EXTRACTED INFORMATION: Begin

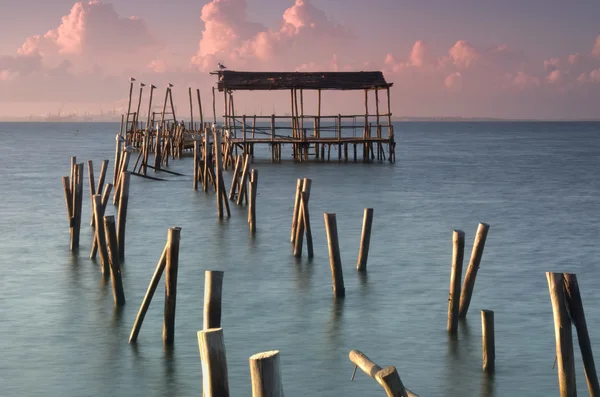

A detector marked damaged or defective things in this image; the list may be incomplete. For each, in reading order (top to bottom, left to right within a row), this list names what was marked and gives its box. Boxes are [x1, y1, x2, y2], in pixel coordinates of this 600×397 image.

broken wooden post [91, 194, 110, 276]
broken wooden post [103, 215, 125, 304]
broken wooden post [127, 243, 168, 342]
broken wooden post [162, 226, 180, 344]
broken wooden post [203, 270, 224, 328]
broken wooden post [197, 328, 230, 396]
broken wooden post [250, 350, 284, 396]
broken wooden post [292, 178, 312, 258]
broken wooden post [324, 213, 346, 296]
broken wooden post [356, 209, 376, 270]
broken wooden post [350, 350, 420, 396]
broken wooden post [446, 229, 464, 334]
broken wooden post [460, 223, 488, 316]
broken wooden post [548, 270, 576, 396]
broken wooden post [564, 272, 596, 396]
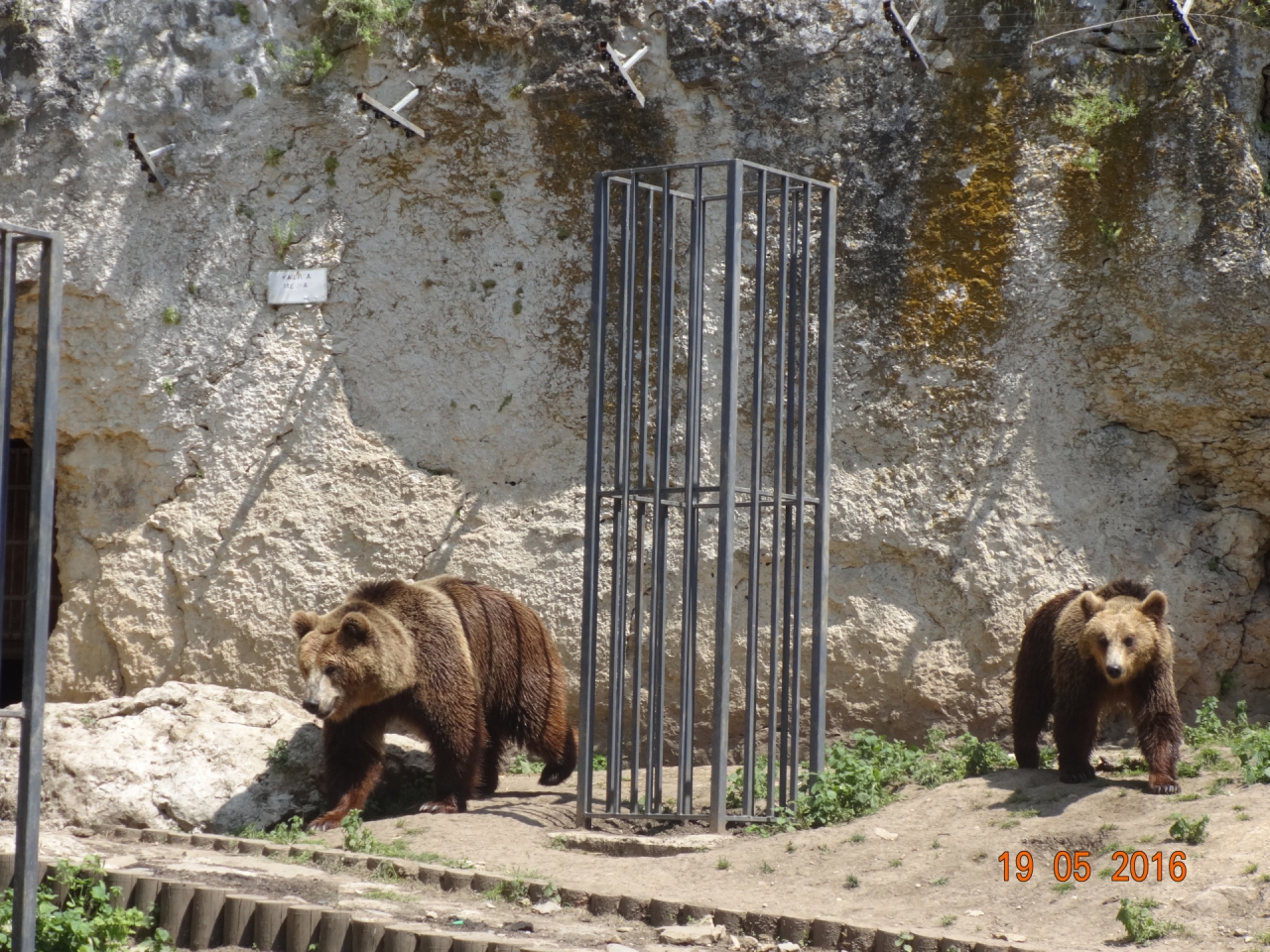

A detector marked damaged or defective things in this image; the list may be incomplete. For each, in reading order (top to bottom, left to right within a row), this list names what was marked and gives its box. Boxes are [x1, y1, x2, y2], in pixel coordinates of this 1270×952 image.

rusty metal bracket [878, 0, 929, 69]
rusty metal bracket [1163, 0, 1194, 46]
rusty metal bracket [599, 40, 650, 107]
rusty metal bracket [357, 84, 432, 141]
rusty metal bracket [125, 134, 174, 190]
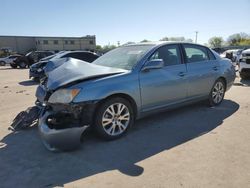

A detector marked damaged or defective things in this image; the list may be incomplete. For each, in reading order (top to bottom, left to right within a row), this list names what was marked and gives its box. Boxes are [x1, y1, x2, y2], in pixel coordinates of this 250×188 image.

crumpled hood [45, 58, 127, 90]
crushed bumper [38, 110, 89, 151]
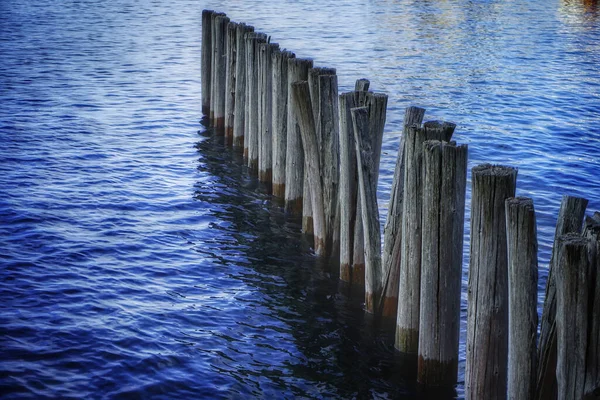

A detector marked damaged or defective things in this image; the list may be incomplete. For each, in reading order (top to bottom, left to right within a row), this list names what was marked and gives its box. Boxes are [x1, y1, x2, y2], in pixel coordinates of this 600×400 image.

thin broken post [418, 139, 468, 386]
thin broken post [466, 163, 516, 400]
thin broken post [506, 196, 540, 400]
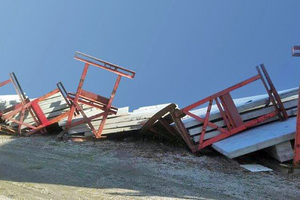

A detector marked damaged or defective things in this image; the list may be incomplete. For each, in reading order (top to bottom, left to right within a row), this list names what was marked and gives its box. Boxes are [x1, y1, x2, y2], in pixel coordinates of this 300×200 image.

damaged outdoor furniture [56, 51, 136, 138]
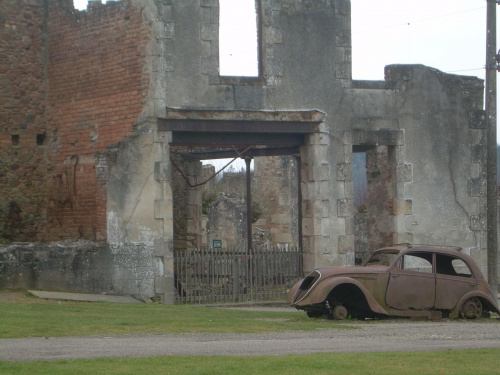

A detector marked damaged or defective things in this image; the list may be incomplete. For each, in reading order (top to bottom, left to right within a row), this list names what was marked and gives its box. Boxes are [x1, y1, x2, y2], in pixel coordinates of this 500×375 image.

burnt car [288, 245, 498, 322]
rusty vehicle [290, 245, 500, 322]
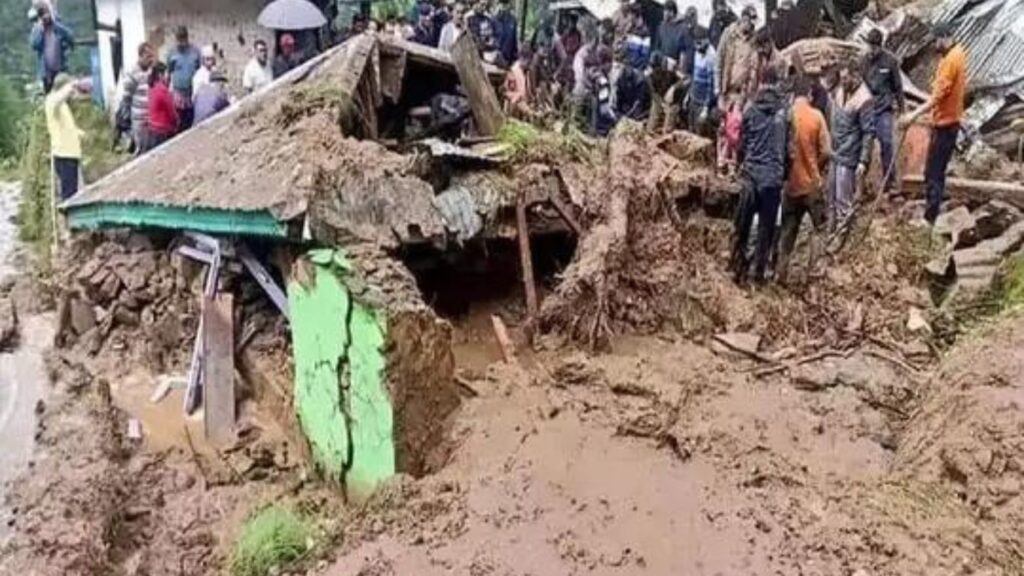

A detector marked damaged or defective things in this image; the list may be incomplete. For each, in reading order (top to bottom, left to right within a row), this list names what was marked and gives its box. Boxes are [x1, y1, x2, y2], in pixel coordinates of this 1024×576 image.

broken timber [452, 33, 508, 136]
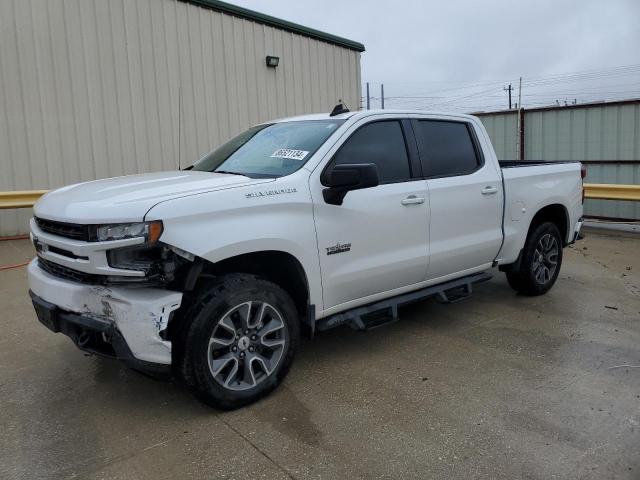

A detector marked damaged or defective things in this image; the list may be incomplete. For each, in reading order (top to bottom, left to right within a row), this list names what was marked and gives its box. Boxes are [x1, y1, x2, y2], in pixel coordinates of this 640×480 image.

crumpled bumper [27, 260, 181, 366]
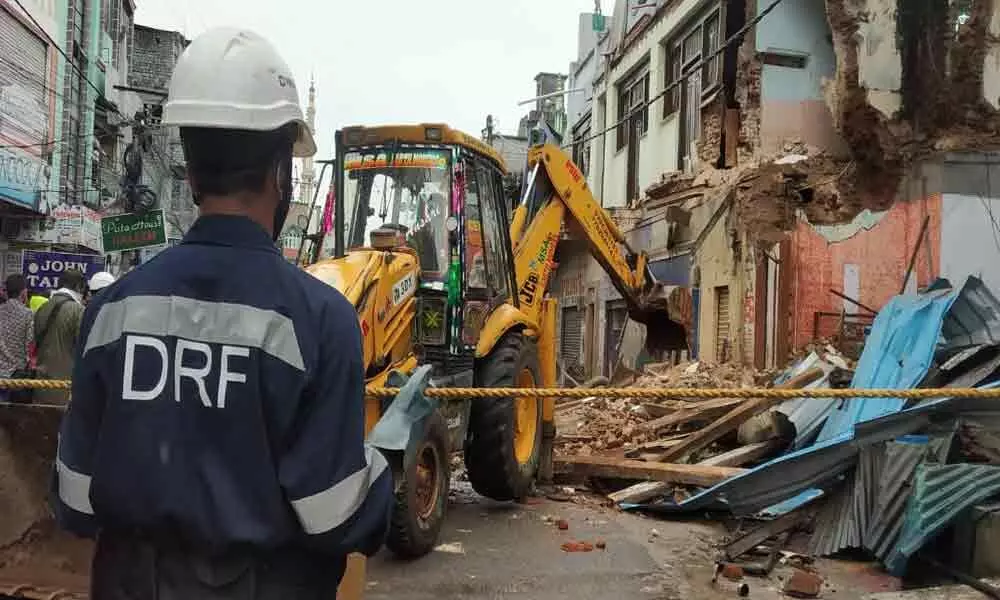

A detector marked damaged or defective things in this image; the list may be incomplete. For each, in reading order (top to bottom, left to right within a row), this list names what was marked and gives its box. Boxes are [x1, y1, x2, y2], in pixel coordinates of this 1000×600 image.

broken brick [784, 568, 824, 596]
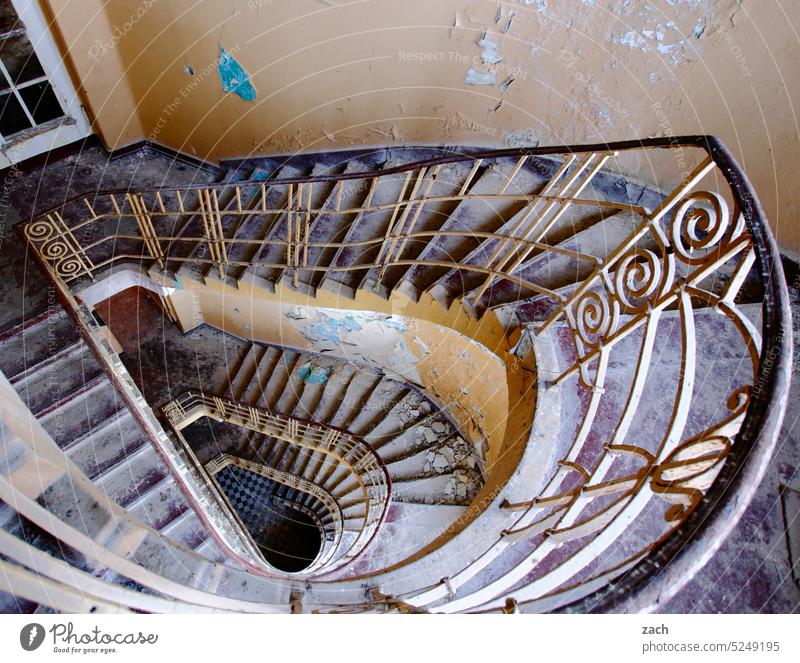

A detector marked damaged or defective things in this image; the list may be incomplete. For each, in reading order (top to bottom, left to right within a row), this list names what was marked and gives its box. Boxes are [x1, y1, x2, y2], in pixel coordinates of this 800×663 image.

peeling paint [219, 47, 256, 100]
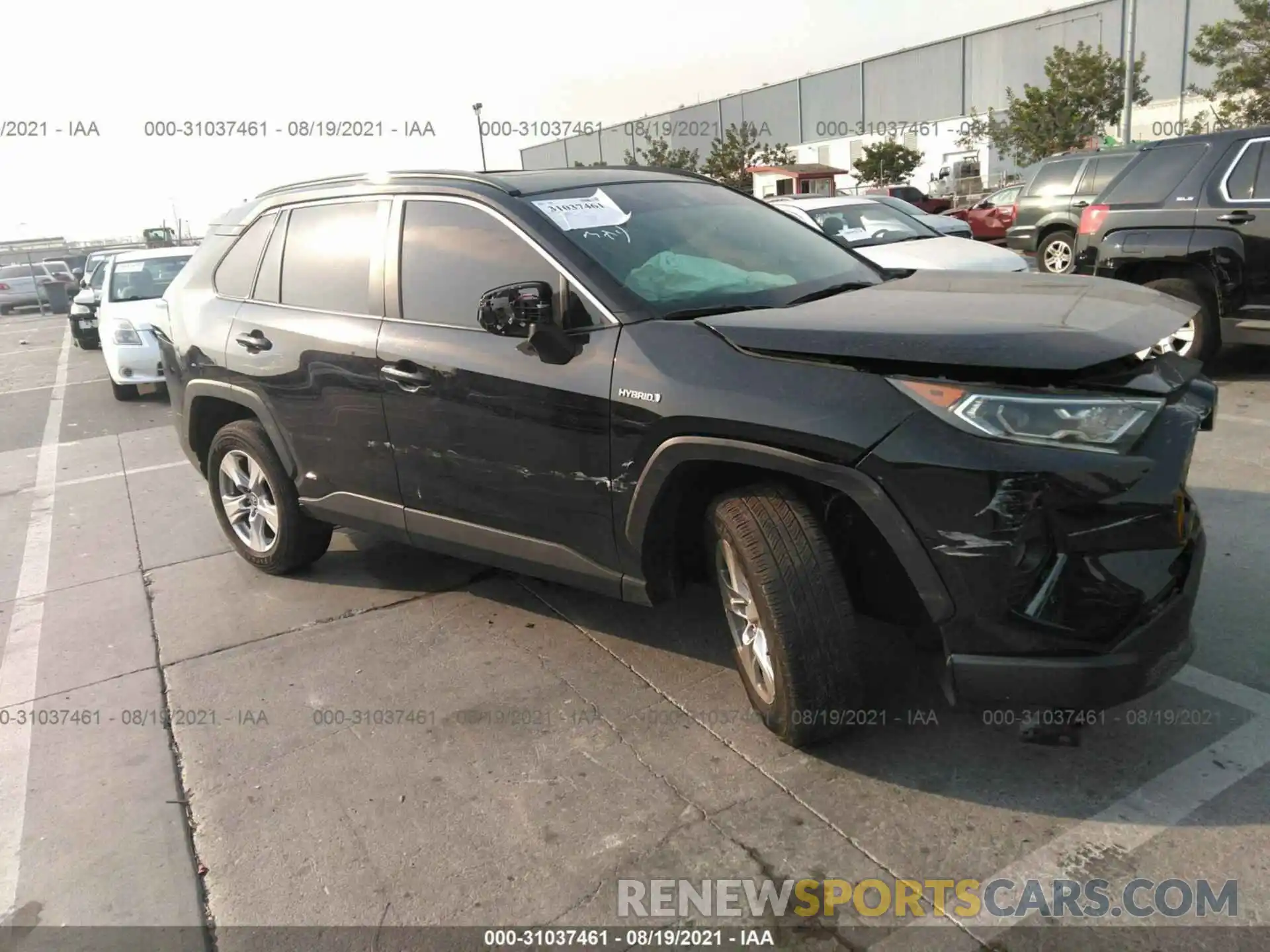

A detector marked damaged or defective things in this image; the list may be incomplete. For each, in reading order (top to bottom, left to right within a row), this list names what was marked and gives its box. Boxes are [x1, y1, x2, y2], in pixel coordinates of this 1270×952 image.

crumpled hood [698, 271, 1196, 373]
broken headlight [889, 378, 1164, 455]
damaged bumper [857, 360, 1217, 714]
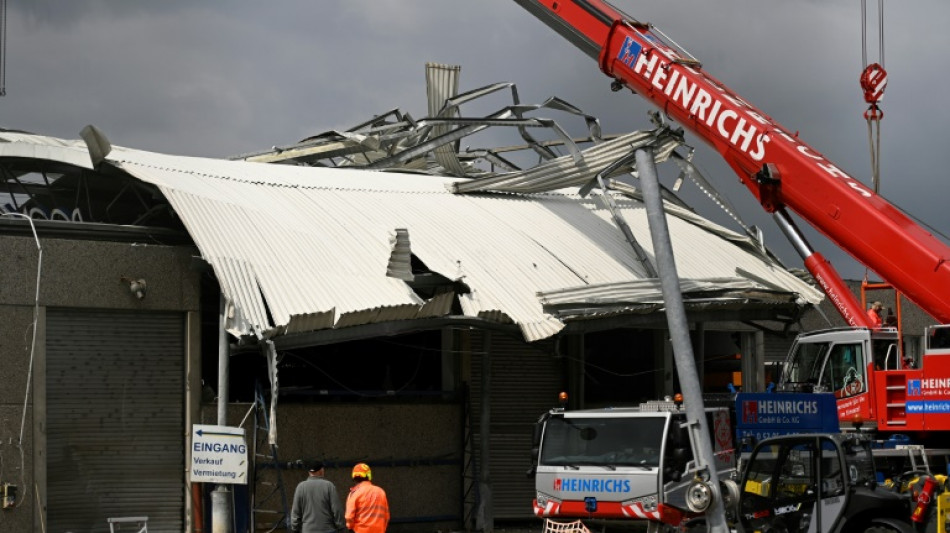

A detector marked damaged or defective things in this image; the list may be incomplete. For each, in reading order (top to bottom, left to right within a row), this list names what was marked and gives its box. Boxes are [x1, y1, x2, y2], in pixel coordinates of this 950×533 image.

damaged building [0, 64, 828, 528]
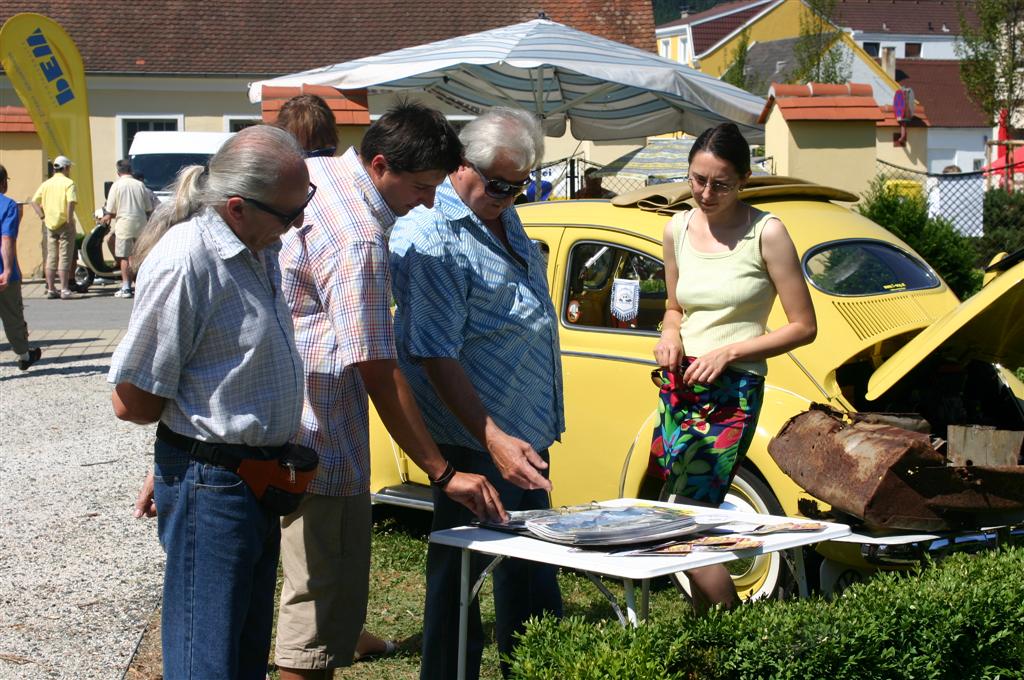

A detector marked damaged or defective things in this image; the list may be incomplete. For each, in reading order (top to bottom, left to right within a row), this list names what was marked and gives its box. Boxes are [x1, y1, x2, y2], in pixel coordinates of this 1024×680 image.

rusty car part [764, 404, 1024, 532]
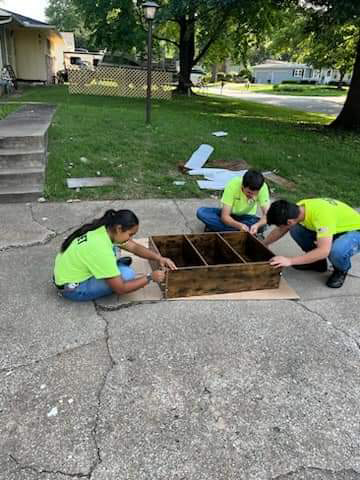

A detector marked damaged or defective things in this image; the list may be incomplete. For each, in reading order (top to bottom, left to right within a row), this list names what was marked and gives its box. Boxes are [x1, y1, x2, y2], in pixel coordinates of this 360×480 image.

crack in concrete [173, 200, 195, 233]
crack in concrete [296, 304, 360, 352]
crack in concrete [0, 338, 104, 376]
crack in concrete [8, 454, 87, 476]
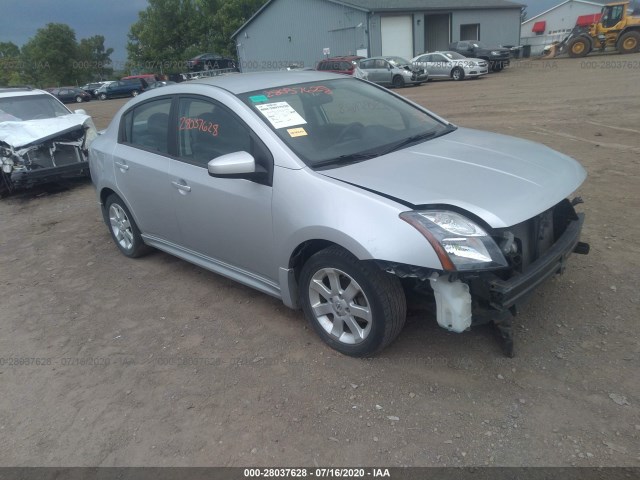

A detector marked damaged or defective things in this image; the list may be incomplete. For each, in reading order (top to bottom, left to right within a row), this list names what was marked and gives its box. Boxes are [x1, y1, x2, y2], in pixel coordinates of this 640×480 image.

front-end damage [0, 115, 97, 196]
cracked headlight [402, 211, 508, 272]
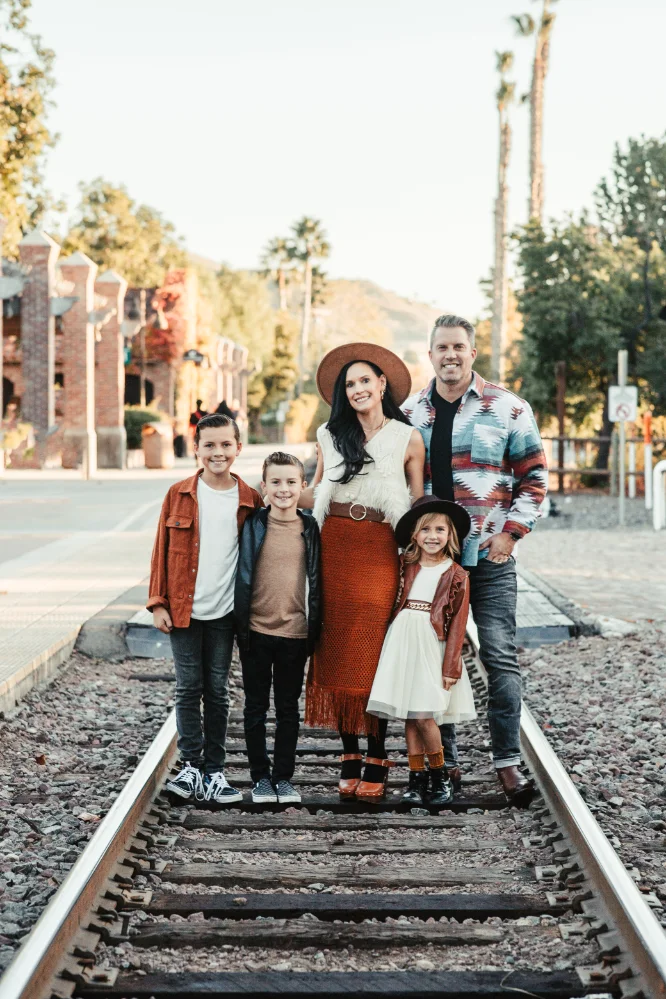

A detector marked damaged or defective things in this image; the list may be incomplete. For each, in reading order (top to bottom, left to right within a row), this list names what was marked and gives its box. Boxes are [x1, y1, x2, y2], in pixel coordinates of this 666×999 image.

rust button-up shirt [148, 470, 262, 624]
rust knit skirt [304, 516, 400, 736]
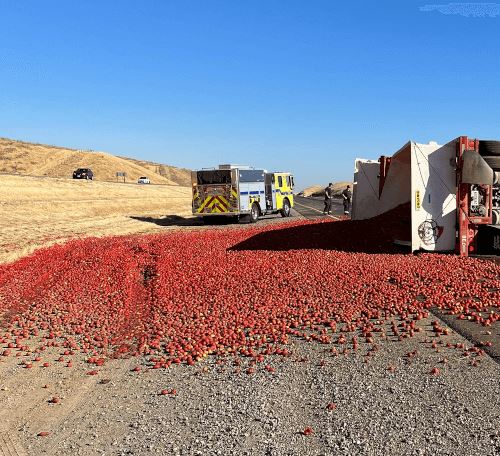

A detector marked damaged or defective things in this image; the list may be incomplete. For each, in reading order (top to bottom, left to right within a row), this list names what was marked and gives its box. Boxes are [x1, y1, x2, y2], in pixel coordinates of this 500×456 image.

overturned truck trailer [352, 135, 500, 256]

EXTRACTED INFORMATION: End

### ABOUT THIS TASK
Each line from the one holding "this 500×456 image." to the end of the entries is to be written out exactly. Skip every line before it.

### RESPONSE TO THIS EXERCISE
A detector marked damaged or defective things in this image; the list may be incomplete. For each, in reading order (top to bottom, left to right within a row), this list names what was marked and gives its box. Boxes are [x1, y1, x2, y2], in pixel coordinates of this 500×456 image.

overturned truck trailer [352, 135, 500, 256]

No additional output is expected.